PO żąda odwołania Przyłębskiego. „Jak prezydent chroni bezpieczeństwo państwa mając TW na placówce?”

PO żąda odwołania Przyłębskiego. „Jak prezydent chroni bezpieczeństwo państwa mając TW na placówce?”

Andrzej Przyłębski
Andrzej Przyłębski Źródło: MSZ
– MSZ skompromitowało się potwierdzając, że wiedziało od roku o współpracy Andrzeja Przyłębskiego i nic z tym nie zrobiło – stwierdził podczas konferencji prasowej Andrzej Halicki. Platforma Obywatelska domaga się odwołania ambasadora RP w Berlinie w związku z informacjami o jego współpracy ze Służbą Bezpieczeństwa PRL.

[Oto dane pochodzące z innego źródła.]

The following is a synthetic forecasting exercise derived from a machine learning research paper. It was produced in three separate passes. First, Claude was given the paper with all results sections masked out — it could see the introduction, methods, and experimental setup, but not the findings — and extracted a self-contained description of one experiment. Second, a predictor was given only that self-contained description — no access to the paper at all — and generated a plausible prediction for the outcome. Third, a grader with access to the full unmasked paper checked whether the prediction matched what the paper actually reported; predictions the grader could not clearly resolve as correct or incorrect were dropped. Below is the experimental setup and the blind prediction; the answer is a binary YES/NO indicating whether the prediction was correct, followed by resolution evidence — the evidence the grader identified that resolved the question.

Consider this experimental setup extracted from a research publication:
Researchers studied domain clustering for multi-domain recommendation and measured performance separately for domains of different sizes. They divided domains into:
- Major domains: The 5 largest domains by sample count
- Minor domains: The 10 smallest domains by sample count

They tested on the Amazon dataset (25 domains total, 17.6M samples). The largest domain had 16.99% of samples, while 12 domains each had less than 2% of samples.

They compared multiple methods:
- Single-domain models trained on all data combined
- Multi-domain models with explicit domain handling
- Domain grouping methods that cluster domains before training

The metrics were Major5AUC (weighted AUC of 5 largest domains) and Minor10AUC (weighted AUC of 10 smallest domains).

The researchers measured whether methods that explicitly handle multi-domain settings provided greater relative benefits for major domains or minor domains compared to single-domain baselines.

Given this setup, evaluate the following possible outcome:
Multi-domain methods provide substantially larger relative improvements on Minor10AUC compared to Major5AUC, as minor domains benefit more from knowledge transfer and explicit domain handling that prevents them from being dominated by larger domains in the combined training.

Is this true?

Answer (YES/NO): YES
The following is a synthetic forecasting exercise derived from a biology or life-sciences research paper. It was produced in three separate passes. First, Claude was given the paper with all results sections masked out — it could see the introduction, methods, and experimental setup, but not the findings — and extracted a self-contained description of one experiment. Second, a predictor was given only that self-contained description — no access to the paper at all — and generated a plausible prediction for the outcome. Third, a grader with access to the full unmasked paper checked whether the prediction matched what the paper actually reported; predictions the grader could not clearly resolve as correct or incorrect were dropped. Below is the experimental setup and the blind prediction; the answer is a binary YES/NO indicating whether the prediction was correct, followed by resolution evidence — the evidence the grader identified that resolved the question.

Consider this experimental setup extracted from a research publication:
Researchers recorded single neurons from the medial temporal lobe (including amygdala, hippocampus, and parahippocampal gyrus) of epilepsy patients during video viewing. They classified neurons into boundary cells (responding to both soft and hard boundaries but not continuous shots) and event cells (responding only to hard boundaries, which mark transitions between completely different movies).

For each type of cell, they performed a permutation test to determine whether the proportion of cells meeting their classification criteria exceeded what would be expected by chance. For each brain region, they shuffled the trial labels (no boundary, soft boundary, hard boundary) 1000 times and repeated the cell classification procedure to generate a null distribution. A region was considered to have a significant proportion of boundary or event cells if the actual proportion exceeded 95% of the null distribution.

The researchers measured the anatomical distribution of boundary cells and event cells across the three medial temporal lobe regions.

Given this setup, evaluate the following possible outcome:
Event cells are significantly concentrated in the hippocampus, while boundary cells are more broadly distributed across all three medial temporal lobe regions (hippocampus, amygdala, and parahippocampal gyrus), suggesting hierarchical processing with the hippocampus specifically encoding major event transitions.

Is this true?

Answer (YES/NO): NO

Teczka tajnego współpracownika o pseudonimie „Wolfgang” została w piątek 3 marca udostępniona w poznańskim oddziale IPN. Sam Przyłębski w rozmowie z TVP Info stwierdził wcześniej, że nie był tajnym współpracownikiem Służby Bezpieczeństwa PRL. Wyjaśnił, że gdy w czasach studenckich ubiegał się o paszport w 1979 roku, by wyjechać do Wielkiej Brytanii, „miał rozmowę w konsekwencji której prawdopodobnie podjął jakieś zobowiązanie do współpracy”. – Ale to było pod przymusem, bo gdybym tego nie zrobił, paszportu bym nie dostał. Byłem też szantażowany – wskazał i dodał, że poinformował o tym kolegów i narzeczoną. W piątek Biuro Lustracyjne IPN wdrożyło procedurę weryfikacji oświadczenia lustracyjnego Przyłębskiego.

W czwartek głos w sprawie ambasadora zabrało MSZ. W komunikacie opublikowanym na stronie resortu poinformowano, że kwestia sygnatury w IPN jest ministerstwu znana. „Jednocześnie informujemy, że ambasador Andrzej Przyłębski kilkakrotnie przechodził standardową procedurę sprawdzającą, dokonaną przez właściwe w tej kwestii służby” – zaznaczono.

Czytaj też:
MSZ zabrało głos ws. ambasadora Przyłębskiego. „Sprawa sygnatury w IPN jest nam znana”

Podczas konferencji prasowej Halicki zaznaczył, że już wcześniej PO apelowała do premier o interwencję w sprawie wyjaśnienia przeszłości ambasadora. Wiceprzewodniczący PO określił mianem „kompromitacji” sytuację, w której MSZ wiedziało o współpracy Przyłębskiego, ale nie interweniowało. – Nie wyciągnięto wobec niego konsekwencji, co więcej MSZ zapowiada, że ich nie wyciągnie bo nie ma do tego instrumentów – zaznaczył. – Żądamy jak najszybszego wniosku o odwołanie ambasadora Przyłębskiego – dodał.

twitter

Michał Szczerba stwierdził, że Andrzej Przyłębski złożył fałszywe oświadczenie lustracyjne, bowiem z informacji IPN wynika, że od 1979 roku był zarejestrowanym tajnym współpracownikiem. Poseł PO zaapelował do ministra Waszczykowskiego i prezydenta Andrzeja Dudy o jak najszybsze odwołanie ambasadora. – Jak prezydent chroni bezpieczeństwo państwa mając TW na placówce w Berlinie – pytał.